Uçurtma Avcısı (The Kite Runner), Afganistan doğumlu Amerikalı yazar Halit Hüseyni'nin ilk romanıydı. 2003 yılında yayınlanan kitap, bir Afgan tarafından İngilizce yazılmış ilk romandı.
Uçurtma Avcısı, kısa sürede The New York Times'ın ‘en çok satanlar listesinde’ bir numaraya kadar yükseldi ve yazıldıktan dört yıl sonra da Amerikalı yapımcı Marc Forster tarafından filme aktarıldı.
Sinema tarafıyla ilgili yorum yapmayacağım ama kitap, hiç kuşku duymadan söylüyorum ki günümüz edebiyatının başyapıtlarından biri.
O kitapta işte, harikulade bir günah tanımı var. Halit Hüseyni, kitabındaki ‘baba’ karakterine şu sözü söyletir:
‘Yalnızca bir günah vardır, tek bir günah…
O da hırsızlıktır….
Onun dışındaki bütün günahlar hırsızlığın çeşitlemesidir... Bir insanı öldürdüğün zaman, bir yaşamı çalmış olursun. Karısının elinden bir kocayı, çocuklarından bir babayı almış olursun. Yalan söylediğinde, birinin gerçeğe ulaşma hakkını çalarsın. Hile yaptığın, birini aldattığın zaman doğruluğu, haklılığı çalmış olursun. Kendisine ait olmayan bir şeyi -bu ister bir can olsun isterse bir dilim ekmek- alan insan âdidir!
Çalmaktan daha kötü bir suç yoktur...’
***
Şimdi kötülüklerle, suçlarla ve günahlarla örülü dünyamızda kendi gerçek, kendi ‘kurgusal olmayan’ günahlarımıza göz atmaya cesaretimiz var mı?
İtiraf etmeyi bir deneyelim isterseniz, hani dünyayı değiştiremezsek de belki azıcık rahatlarız:
Hüseyni’nin tanımına -en önemli günahın türlü varyasyonlarıyla hırsızlık olduğuna- inanmakla beraber, ben ‘fırsatçılığın’ da bir büyük günah olduğunu düşünüyorum.
Düşünsenize, ‘kelepir’ diye bir sözcük var dilimizde.
Ne demek bu?
Biri dara düştüğünde, zor durumdan kurtulmak için elinde avcunda olanı yok pahasına satmaya kalkıştığında satılığa çıkardığı o eşya, o mal, o mülk de kelepir oluyor: İhtiyaçtan acil satılık!

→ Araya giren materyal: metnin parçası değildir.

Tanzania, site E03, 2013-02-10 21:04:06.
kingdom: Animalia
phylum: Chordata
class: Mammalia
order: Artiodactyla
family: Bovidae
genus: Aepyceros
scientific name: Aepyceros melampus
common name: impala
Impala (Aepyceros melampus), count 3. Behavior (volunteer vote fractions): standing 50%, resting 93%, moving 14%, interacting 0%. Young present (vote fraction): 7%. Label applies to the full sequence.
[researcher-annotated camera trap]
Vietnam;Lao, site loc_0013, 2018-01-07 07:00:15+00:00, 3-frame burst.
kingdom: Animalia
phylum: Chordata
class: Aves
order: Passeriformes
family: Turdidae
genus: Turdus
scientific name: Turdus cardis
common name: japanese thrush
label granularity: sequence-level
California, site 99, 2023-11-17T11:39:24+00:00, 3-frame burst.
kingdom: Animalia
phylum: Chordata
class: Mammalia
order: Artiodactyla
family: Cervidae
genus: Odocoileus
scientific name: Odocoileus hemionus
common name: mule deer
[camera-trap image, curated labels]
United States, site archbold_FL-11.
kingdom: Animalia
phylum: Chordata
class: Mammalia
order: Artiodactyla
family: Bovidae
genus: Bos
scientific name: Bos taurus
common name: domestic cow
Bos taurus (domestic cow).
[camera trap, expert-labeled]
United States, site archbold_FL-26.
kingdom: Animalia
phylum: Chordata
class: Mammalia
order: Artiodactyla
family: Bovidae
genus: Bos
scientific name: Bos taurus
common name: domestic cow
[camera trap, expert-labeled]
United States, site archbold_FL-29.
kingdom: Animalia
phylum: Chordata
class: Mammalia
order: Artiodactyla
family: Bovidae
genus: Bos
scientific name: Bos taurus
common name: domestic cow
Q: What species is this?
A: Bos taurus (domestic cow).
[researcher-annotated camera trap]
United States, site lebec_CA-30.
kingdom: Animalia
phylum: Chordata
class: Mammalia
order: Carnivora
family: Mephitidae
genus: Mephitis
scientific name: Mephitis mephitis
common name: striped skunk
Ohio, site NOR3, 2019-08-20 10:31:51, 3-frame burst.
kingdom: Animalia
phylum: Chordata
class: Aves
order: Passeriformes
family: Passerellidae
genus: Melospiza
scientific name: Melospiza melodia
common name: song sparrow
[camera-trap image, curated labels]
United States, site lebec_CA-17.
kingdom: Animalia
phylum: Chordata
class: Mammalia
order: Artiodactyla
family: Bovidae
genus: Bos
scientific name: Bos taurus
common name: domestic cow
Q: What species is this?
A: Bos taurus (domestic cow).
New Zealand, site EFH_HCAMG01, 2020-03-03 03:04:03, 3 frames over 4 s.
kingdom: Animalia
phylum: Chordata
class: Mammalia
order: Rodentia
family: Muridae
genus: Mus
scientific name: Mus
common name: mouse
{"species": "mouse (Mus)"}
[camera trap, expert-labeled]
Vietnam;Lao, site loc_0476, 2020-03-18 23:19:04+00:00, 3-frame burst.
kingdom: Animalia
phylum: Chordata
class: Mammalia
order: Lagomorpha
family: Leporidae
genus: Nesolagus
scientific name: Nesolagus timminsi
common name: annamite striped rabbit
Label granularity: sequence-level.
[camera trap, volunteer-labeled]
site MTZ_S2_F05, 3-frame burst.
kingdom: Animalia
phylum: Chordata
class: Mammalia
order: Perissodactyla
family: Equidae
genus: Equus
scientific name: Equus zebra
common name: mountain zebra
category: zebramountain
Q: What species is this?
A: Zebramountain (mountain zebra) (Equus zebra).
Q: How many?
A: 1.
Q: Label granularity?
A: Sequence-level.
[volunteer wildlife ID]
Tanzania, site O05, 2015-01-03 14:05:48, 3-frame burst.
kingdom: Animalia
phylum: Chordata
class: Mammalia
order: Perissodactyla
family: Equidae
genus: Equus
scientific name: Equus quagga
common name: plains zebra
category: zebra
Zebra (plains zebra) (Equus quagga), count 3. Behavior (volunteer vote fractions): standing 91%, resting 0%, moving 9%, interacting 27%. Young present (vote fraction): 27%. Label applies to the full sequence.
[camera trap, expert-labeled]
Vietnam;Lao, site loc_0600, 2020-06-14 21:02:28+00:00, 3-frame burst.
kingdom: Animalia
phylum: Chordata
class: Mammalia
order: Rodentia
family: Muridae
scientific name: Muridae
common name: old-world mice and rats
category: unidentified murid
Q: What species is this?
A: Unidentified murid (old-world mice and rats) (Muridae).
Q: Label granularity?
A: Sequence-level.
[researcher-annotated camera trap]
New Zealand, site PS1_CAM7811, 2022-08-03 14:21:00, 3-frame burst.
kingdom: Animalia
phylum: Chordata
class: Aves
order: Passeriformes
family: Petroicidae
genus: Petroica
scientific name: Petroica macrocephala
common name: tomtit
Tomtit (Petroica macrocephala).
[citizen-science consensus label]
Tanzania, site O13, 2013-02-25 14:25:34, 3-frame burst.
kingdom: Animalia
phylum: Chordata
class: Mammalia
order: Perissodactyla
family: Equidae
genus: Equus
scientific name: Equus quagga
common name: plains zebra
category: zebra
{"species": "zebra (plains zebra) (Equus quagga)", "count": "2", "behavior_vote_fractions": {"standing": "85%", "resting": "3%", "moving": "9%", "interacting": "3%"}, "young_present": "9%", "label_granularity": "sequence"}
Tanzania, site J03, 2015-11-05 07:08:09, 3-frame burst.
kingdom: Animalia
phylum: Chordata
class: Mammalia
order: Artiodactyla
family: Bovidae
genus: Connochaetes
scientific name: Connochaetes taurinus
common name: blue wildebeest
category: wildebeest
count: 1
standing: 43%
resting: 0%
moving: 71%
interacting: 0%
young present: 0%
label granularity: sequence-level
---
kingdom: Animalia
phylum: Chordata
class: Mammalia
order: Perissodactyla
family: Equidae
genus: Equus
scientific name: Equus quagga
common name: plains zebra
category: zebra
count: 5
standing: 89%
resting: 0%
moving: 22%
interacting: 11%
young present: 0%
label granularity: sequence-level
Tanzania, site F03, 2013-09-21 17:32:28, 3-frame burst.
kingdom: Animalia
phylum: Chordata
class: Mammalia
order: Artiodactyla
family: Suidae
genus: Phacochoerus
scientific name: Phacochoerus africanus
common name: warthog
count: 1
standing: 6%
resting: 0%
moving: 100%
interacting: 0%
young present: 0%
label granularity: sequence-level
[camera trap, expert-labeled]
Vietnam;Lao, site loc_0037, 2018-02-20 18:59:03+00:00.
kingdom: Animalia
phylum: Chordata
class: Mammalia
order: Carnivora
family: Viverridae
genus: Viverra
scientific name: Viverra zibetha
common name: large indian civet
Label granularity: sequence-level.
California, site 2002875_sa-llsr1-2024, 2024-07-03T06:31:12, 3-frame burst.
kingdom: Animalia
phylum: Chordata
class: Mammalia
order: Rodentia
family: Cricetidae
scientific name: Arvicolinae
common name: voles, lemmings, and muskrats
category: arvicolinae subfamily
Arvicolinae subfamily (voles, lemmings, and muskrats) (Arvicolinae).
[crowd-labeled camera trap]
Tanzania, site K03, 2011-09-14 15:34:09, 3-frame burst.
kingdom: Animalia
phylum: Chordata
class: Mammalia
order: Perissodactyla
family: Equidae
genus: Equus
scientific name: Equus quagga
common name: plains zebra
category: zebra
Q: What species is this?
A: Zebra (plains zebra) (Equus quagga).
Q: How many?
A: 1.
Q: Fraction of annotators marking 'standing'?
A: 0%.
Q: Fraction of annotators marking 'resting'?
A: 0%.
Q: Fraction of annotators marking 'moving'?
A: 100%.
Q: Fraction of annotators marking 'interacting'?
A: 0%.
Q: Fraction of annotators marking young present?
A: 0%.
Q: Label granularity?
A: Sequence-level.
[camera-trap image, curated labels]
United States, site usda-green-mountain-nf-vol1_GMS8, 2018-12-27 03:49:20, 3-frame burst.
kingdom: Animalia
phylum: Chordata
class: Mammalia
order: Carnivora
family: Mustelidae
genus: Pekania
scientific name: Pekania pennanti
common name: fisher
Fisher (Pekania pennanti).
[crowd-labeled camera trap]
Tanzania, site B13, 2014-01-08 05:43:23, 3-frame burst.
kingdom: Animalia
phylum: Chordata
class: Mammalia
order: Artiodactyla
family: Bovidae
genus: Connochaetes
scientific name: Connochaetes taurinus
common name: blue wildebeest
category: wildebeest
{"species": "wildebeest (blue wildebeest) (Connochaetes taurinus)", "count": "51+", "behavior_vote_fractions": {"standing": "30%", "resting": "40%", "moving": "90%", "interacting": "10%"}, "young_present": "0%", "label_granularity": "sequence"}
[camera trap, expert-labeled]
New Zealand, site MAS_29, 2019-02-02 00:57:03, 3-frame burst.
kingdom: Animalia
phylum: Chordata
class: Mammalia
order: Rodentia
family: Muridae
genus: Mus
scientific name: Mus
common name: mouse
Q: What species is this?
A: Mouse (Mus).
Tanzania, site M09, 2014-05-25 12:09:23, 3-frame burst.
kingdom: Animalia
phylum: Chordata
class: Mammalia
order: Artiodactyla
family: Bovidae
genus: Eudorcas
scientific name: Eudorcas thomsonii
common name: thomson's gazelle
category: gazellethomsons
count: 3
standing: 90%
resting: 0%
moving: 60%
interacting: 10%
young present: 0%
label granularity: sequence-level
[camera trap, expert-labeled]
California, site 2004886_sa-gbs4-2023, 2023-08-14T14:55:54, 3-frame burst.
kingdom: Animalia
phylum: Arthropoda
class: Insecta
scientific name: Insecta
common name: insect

Halbuki vicdanlı insanların kültüründe dara düşene, elinde avcunda olanı yitirmeden evvel ‘Dur hele!’ demek vardı. ‘Dur hele, acele etme, bir hâl çaresine bakarız. Elimizden gelen yetmezse sonra satarsın malını mülkünü…’
Bitti değil mi?
Ne yazık ki o günler çoktan bitti.
Kapital, banka, kredi, faiz, tefeci, kelepirci derken insanın kendini her halükârda güvende hissetmesini sağlayan o kültür de çoktan tarihe karıştı…
Fırsatçılık, bu büyük günah, düşenin malına çullanmak dışında; günümüz şirket ve rekabet düzeninde sendelemiş birine bir hançer de rakibinin, ‘yerinde gözü olanın’ saplaması olarak da çıkıyor karşımıza. İşletmelerde, kurumlarda, piyasada, politikada, bürokraside, hatta hiç olmaması gereken yerde, bilimde ve sanatta bile…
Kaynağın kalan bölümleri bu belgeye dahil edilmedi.